--- Exercise ---
Duplicate, without alteration, the portion of the records that opens with the line containing "How long is" and closes with the line containing "y=316), (x=173, y=311)", including both of those lines. Reproduce no other lines.

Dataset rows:
★ ★ ★

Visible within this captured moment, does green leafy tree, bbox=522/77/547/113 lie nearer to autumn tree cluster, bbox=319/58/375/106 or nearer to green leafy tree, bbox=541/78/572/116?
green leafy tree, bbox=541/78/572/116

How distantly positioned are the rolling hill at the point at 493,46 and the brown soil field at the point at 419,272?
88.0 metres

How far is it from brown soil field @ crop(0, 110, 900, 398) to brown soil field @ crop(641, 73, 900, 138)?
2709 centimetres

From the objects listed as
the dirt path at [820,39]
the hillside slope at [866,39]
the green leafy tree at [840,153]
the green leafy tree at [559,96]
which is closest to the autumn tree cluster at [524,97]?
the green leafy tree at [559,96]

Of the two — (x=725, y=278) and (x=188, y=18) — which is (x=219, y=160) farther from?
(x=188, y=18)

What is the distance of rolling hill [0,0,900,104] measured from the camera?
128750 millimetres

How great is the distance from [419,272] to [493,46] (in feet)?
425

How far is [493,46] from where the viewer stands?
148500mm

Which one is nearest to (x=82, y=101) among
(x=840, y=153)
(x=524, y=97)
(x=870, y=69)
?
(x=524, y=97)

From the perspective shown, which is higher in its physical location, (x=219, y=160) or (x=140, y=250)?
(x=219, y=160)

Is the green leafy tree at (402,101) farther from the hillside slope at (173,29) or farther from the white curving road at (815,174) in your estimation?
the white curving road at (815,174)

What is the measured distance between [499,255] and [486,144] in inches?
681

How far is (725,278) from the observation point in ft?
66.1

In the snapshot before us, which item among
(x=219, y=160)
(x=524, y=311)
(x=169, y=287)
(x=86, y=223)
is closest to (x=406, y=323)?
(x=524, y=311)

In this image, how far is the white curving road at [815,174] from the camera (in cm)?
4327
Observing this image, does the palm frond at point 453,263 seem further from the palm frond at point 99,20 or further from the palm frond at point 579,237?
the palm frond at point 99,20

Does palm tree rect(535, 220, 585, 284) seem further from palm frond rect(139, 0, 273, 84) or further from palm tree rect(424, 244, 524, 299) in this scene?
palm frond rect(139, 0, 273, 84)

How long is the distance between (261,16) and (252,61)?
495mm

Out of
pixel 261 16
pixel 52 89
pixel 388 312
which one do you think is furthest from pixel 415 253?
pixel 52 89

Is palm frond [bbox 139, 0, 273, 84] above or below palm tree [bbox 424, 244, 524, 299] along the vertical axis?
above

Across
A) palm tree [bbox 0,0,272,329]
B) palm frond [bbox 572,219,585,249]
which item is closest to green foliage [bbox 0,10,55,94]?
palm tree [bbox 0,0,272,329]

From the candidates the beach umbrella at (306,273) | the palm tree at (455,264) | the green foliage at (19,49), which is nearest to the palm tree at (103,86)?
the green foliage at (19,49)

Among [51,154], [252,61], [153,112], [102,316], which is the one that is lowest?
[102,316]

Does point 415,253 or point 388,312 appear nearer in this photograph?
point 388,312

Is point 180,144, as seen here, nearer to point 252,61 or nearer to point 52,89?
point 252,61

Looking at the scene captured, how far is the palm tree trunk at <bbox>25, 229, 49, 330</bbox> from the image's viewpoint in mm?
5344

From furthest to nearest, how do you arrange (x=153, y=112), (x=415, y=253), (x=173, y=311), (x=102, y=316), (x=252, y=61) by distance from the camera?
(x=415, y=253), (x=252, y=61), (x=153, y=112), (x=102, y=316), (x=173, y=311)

★ ★ ★

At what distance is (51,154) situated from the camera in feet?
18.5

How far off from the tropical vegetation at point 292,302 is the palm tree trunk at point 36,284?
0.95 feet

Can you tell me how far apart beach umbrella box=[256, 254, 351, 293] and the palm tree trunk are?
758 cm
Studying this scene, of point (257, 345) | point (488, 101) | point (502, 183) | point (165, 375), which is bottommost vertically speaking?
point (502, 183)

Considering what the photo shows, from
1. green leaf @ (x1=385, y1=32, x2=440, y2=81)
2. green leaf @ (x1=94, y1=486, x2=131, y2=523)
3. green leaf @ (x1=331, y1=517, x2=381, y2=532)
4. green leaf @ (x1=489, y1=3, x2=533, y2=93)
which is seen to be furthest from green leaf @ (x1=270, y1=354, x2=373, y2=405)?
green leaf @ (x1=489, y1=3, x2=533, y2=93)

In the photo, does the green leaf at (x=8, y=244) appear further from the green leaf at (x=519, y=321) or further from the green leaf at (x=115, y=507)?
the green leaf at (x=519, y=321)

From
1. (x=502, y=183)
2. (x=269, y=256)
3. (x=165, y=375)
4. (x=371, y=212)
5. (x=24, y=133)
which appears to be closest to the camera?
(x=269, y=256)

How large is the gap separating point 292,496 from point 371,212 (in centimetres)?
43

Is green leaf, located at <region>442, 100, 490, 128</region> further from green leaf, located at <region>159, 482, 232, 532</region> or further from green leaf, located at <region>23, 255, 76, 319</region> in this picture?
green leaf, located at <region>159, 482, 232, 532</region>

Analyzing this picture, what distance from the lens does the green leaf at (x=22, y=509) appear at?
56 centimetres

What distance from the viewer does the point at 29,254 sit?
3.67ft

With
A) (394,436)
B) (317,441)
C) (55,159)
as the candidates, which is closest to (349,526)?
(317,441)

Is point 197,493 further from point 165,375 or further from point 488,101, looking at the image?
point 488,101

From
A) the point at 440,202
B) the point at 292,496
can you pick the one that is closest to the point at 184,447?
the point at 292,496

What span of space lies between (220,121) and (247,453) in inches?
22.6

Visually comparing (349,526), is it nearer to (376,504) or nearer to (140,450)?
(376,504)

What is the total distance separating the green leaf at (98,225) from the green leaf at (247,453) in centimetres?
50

★ ★ ★

--- Task answer ---
How long is the distance between (261,16) and (252,61)?
495mm

Out of
pixel 261 16
pixel 52 89
pixel 388 312
which one do you think is furthest from pixel 415 253?
pixel 52 89

Is palm frond [bbox 139, 0, 273, 84] above or below palm tree [bbox 424, 244, 524, 299] along the vertical axis?
above

Across
A) palm tree [bbox 0,0,272,329]
B) palm frond [bbox 572,219,585,249]
which item is closest to green foliage [bbox 0,10,55,94]?
palm tree [bbox 0,0,272,329]

From the candidates the beach umbrella at (306,273) | the palm tree at (455,264) | the green foliage at (19,49), which is nearest to the palm tree at (103,86)?
the green foliage at (19,49)

Among [51,154], [252,61], [153,112], [102,316], which is the one that is lowest?
[102,316]

Does point 415,253 or point 388,312 appear nearer in this photograph?
point 388,312

Is point 180,144, as seen here, nearer to point 252,61 or nearer to point 52,89?
point 252,61

Looking at the scene captured, how far is the palm tree trunk at <bbox>25, 229, 49, 330</bbox> from the image's viewpoint in mm?
5344

From furthest to nearest, how do you arrange (x=153, y=112), (x=415, y=253), (x=173, y=311), (x=102, y=316), (x=252, y=61) by distance from the camera?
(x=415, y=253), (x=252, y=61), (x=153, y=112), (x=102, y=316), (x=173, y=311)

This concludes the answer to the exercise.